Vowell’s writing voice is one of a kind. So is her speaking voice, which she parlayed into a gig moonlighting as a voiceover artist. She discusses that experience, in tandem with writing Assassination, in a video essay found on You Tube.
Serious history buffs might find Sarah Vowell too flip, but I’d caution the skeptic not to snap judge. She gives tragic moments in American history their due respect but assumes we know the big picture. It’s the epilogues, colorful asides, and off-the-beaten path discoveries (some of them ludicrous) Vowell shares that drive her unorthodox travelogue. Also receiving their due are the docents, tour guides and experts who, unlike the history they preserve and disseminate, live on Vowell’s pages: earnest, quirky, myopic, passionate and detail-driven folk who’ve dedicated a significant portion of their lives, if not their livelihoods, to keeping history accessible.

(Provided records)
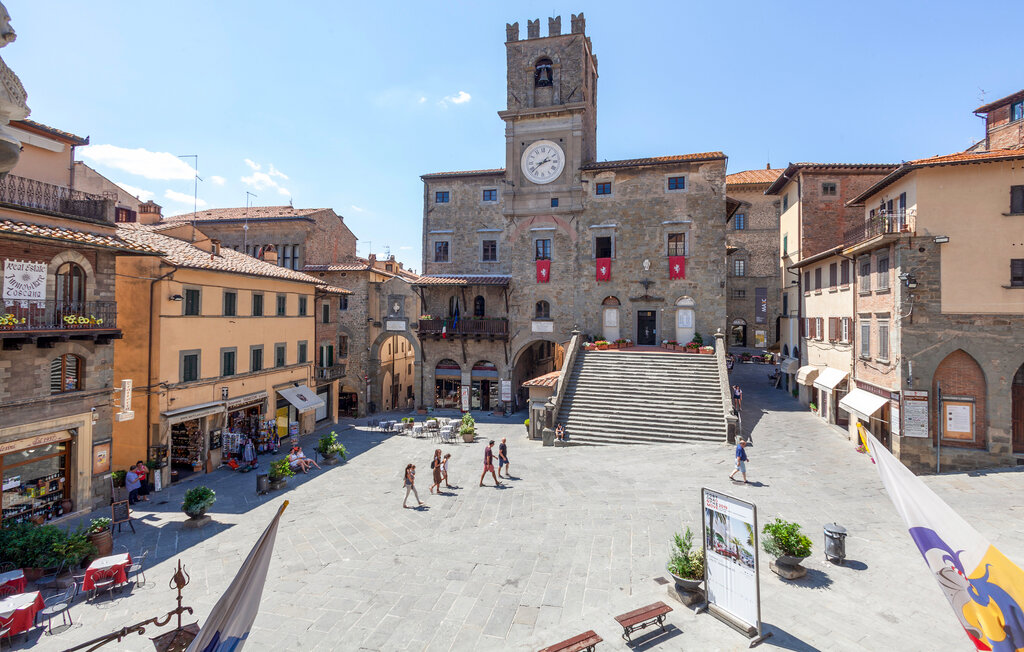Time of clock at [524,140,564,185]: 2:38
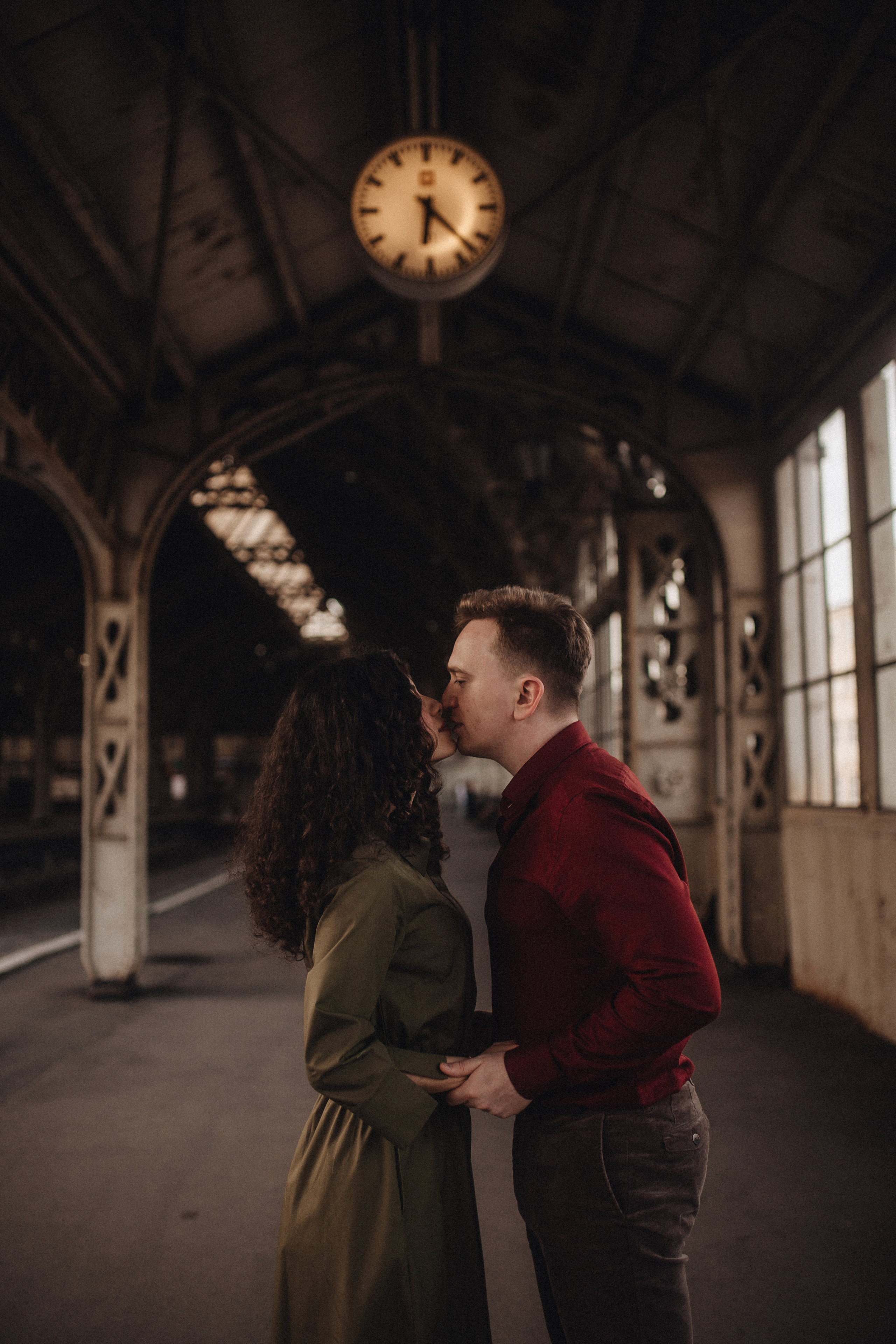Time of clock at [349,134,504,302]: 6:22
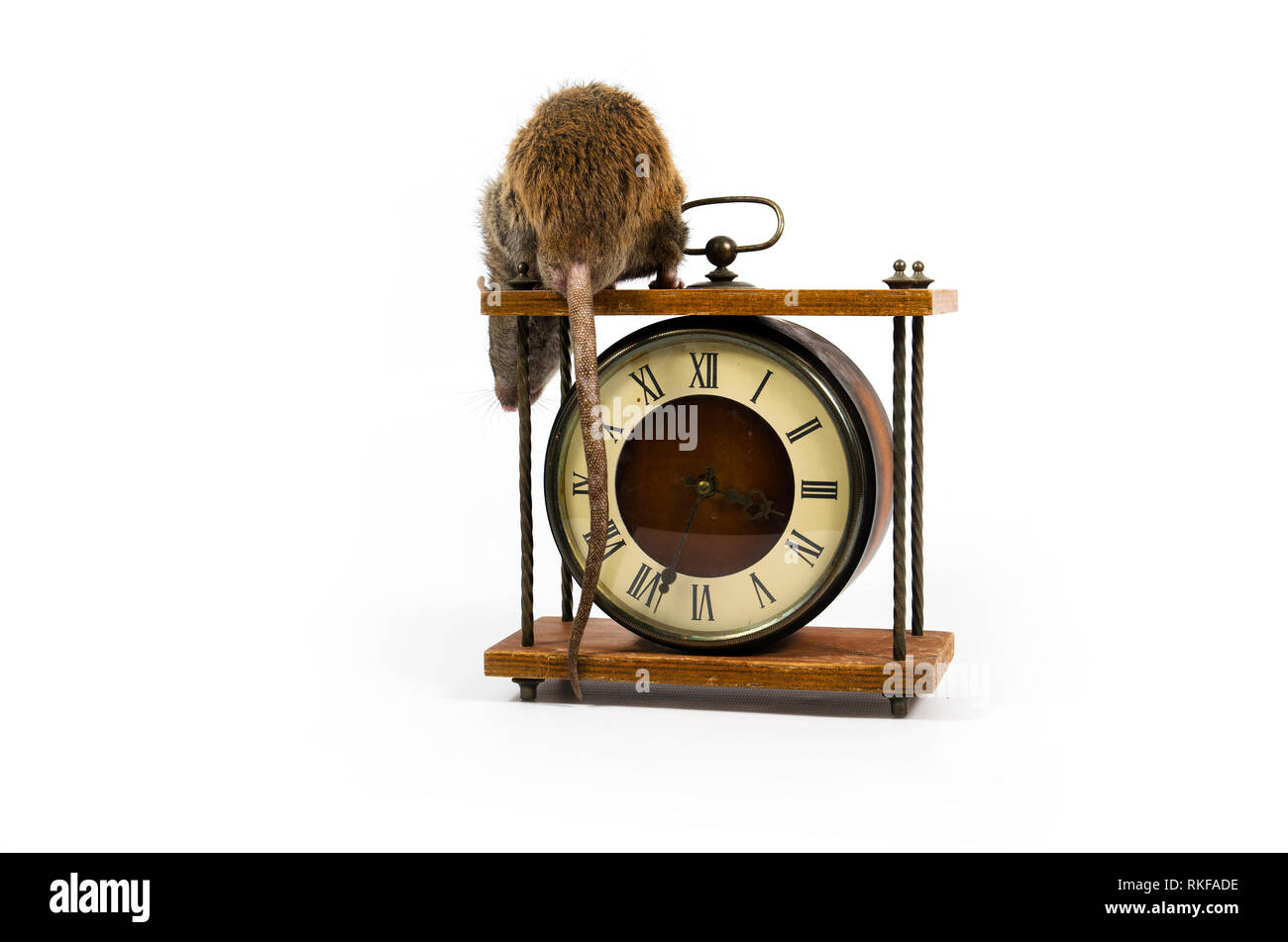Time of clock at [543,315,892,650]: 3:33
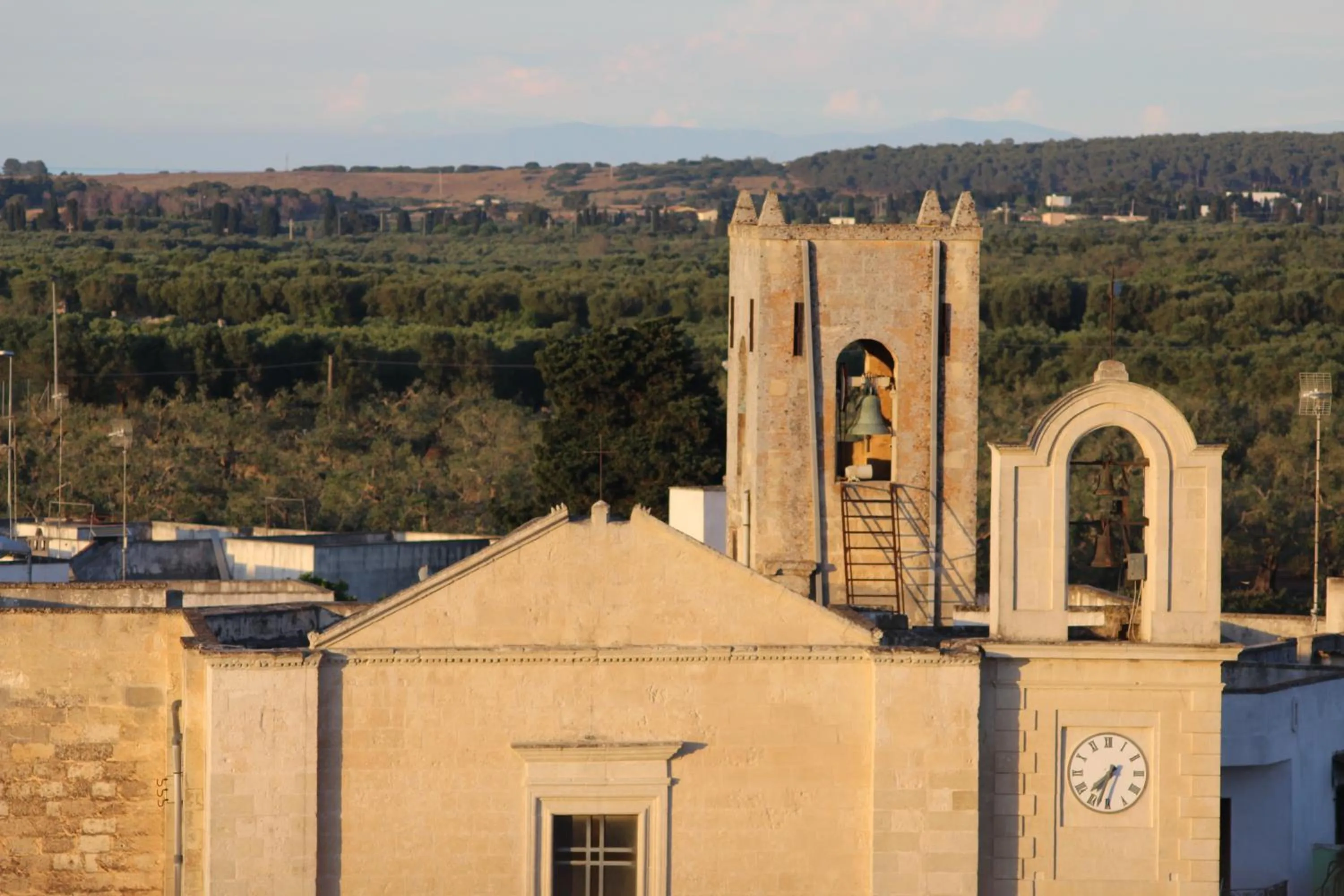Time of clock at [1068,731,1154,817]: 7:32
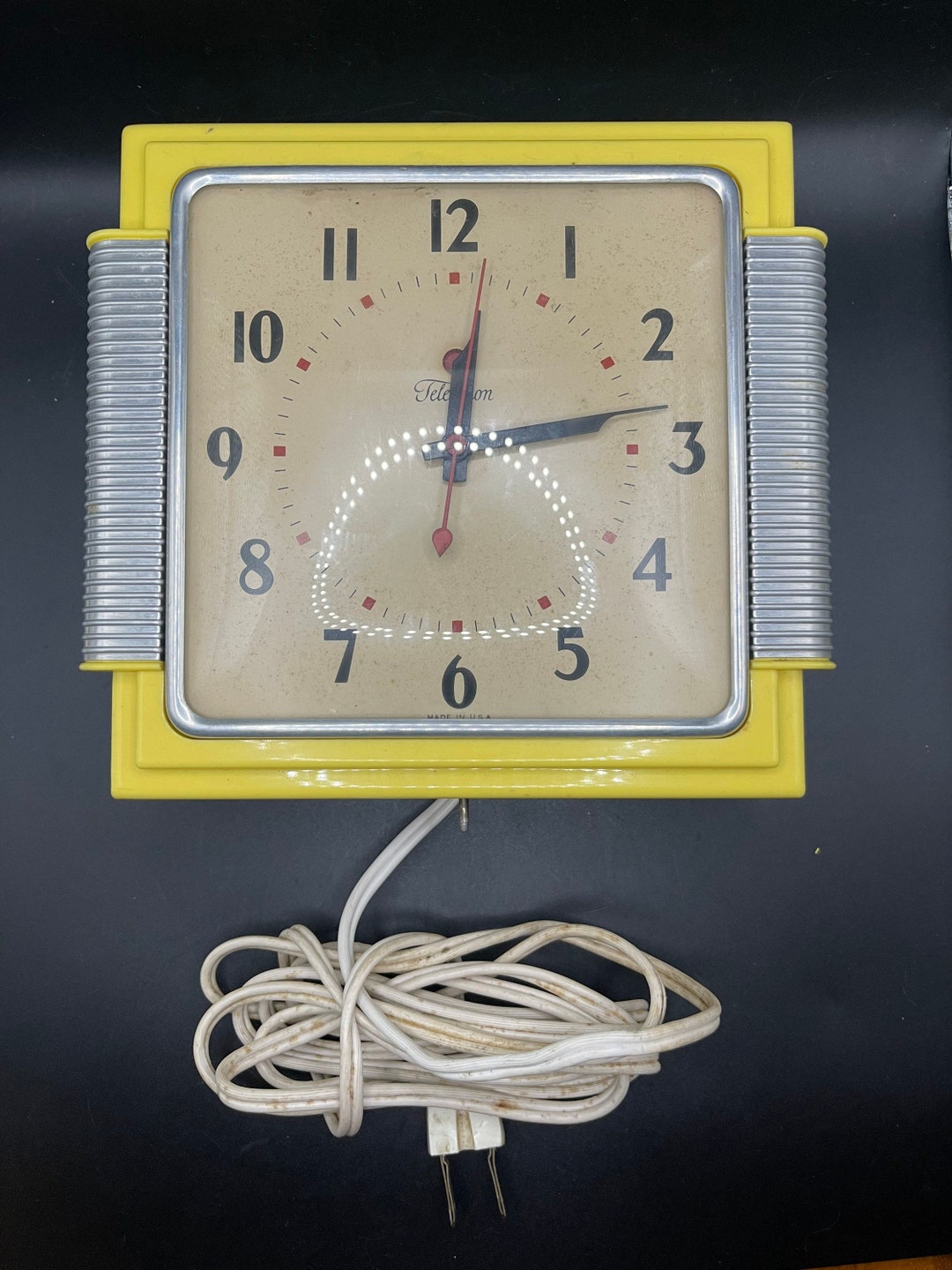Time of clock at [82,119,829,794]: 12:13
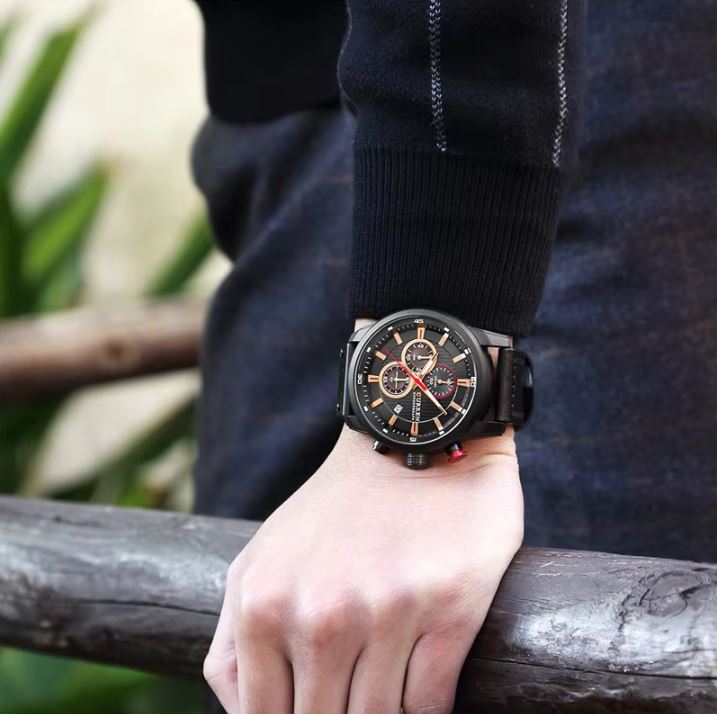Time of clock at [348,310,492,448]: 1:22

(Task requirements)
Reproduce the section of the passage about Sarah Vowell verbatim, starting at "Vowell’s writing voice" and ending at "on You Tube.".

(The response)
Vowell’s writing voice is one of a kind. So is her speaking voice, which she parlayed into a gig moonlighting as a voiceover artist. She discusses that experience, in tandem with writing Assassination, in a video essay found on You Tube.